Distinguished Lecturer Series
Kansas State University
Computing and Information Sciences Department
Title: PADS: Processing Arbitrary Data Sources
Speaker: Kathleen Fisher (AT&T Research)
Date: Tuesday, March 7, 2006
Time: 11:00 AM
Location: K-State Union 207
Vast amounts of useful data are stored and processed in ad hoc formats. Traditional databases and XML systems provide rich infrastructure for processing well-behaved data, but are of little help when dealing with ad hoc data. Examples that we face at AT&T include call detail data, web server logs, netflows capturing internet traffic, log files characterizing IP backbone resource utilization, and wire formats for legacy telecommunication billing systems. Such data may simply require processing before it can be loaded into a data management system, or it may be too large or too transient to make such loading cost effective. Typically, data consumers have no control over the format of ad hoc data. Therefore, they must invest significant effort in understanding such a data source and writing a custom parser, a process that is both tedious and error-prone. Often, the hard-won understanding of the data ends up embedded in parsing code, making both sharing the understanding and maintaining the parser difficult. Typically, such parsers are incomplete, failing to specify how to handle situations where the data does not conform to the expected format.

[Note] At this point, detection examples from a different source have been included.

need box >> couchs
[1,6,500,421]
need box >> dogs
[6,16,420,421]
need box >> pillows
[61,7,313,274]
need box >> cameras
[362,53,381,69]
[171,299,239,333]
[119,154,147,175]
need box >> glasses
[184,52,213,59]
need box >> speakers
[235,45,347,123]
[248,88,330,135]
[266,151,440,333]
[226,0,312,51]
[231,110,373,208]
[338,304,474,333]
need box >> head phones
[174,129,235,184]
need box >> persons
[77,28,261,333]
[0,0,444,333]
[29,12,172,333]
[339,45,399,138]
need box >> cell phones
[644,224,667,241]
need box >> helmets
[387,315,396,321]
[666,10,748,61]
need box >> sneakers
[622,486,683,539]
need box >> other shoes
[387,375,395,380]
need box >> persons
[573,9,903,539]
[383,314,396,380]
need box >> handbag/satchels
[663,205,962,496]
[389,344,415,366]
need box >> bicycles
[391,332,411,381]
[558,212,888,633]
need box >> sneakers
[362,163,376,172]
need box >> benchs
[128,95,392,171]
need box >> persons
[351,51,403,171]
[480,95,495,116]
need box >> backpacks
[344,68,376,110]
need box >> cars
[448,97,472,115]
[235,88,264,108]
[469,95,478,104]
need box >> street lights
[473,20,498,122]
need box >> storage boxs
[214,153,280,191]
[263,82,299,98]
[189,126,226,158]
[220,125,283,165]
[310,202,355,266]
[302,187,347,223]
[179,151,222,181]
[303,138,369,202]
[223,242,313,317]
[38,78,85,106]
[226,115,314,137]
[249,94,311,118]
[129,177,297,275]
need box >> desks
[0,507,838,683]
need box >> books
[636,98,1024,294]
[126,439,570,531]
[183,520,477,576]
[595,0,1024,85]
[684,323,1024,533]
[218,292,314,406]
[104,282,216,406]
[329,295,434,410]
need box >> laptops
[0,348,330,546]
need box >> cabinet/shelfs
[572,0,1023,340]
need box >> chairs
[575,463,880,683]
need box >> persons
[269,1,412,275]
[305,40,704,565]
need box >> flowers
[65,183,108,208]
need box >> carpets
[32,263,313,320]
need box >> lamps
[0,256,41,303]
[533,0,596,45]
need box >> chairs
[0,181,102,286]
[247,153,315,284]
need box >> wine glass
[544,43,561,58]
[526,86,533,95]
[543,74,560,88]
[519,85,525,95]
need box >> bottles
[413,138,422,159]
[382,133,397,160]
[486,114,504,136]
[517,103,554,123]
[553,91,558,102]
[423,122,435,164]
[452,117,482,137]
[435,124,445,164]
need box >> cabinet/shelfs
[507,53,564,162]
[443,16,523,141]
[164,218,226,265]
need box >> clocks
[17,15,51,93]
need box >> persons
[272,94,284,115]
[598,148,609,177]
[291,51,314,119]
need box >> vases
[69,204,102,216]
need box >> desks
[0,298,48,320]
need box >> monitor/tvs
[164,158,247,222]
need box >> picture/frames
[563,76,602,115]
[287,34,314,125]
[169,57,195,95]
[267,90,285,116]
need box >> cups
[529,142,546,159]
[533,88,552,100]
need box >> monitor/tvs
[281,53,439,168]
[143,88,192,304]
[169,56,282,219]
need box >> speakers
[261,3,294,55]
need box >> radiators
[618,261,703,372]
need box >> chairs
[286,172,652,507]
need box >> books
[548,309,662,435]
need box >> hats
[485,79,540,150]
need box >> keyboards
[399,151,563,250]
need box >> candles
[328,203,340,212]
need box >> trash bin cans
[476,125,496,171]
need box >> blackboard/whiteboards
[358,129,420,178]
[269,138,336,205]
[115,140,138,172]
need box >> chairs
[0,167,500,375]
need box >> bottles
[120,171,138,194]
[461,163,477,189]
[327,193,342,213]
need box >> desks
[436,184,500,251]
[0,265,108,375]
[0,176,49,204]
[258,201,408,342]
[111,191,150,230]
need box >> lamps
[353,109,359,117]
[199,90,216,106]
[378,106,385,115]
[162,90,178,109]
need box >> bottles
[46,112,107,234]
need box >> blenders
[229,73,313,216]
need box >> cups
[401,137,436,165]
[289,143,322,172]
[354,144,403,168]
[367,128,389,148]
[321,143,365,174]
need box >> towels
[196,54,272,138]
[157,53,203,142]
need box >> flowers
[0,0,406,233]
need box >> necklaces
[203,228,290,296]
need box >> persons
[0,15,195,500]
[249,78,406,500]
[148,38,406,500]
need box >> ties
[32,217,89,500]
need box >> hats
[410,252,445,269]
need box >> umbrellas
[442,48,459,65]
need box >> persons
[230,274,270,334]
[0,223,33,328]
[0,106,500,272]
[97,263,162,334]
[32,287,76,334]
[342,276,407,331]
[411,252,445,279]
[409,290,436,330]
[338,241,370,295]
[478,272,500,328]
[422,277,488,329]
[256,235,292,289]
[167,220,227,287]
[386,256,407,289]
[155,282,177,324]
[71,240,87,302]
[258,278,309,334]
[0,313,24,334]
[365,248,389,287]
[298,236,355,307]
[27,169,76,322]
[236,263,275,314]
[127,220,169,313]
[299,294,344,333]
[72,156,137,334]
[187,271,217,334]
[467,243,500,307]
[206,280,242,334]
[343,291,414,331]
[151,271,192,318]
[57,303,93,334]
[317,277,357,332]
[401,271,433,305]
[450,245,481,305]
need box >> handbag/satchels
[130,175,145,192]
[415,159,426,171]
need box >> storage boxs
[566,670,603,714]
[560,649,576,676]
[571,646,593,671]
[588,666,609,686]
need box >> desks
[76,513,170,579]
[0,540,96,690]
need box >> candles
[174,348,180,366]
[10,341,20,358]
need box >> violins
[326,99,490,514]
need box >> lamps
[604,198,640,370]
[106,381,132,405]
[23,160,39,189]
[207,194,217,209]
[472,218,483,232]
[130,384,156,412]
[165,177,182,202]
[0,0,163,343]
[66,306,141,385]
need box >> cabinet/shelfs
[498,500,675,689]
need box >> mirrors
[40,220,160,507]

PADS is a declarative data description language that allows data analysts to describe both the physical layout of ad hoc data sources and semantic properties of that data. From such descriptions, the PADS compiler generates libraries and tools for manipulating the data, including parsing routines, statistical profiling tools, translation programs to produce well-behaved formats such as XML or those required for loading relational databases, and tools for running XQueries over raw PADS data sources. The descriptions are concise enough to serve as ``living'' documentation while flexible enough to describe most of the ASCII, binary, and Cobol formats that we have seen in practice. The generated parsing library provides for robust, application-specific error handling.
This is joint work with Mary Fernandez, Bob Gruber, Yitzhak Mandelbaum, and David Walker.
This was actually a very good research summary and generated quite a bit of food for thought. George Strawn from the NSF, another special invited lecturer who spoke later in the afternoon (during a Graduate Council meeting I had to attend), came to this talk, as did our first faculty candidate of this week. I ought to have made one of Fisher's two talks mandatory class participation for this month in my database class. I have some notes from the talk that I will post to the class mailing list later.
Edit, Sat 11 Mar 2006 - Here's the CIS Seminar List if you aren't familiar with it. I learned later from Greg Monaco in Psychology that a lot of people who are potentially interested in computational models of cognitive processes are not on our seminar list because:
- a) there haven't been that many speakers in the areas of human-computer interaction (HCI), natural language processing (NLP), cognitive science, computational neuroscience, brain theory, and cognitive psychology
- b) most of the "language processing" talks in our department are hardcore programming languages talks (the one last Friday on Example-Based Machine Translation by Violetta Cavalli-Sforza was a rare exception), and are harder for cogsci folks to grok
- c) most Psych people are unaware of our seminar website or our mailing list (possibly what our department actually does as research, too, but that's another story)
From now on, I'll be reposting links to Distinguished Lecturer talks from the seminar site here, just in case.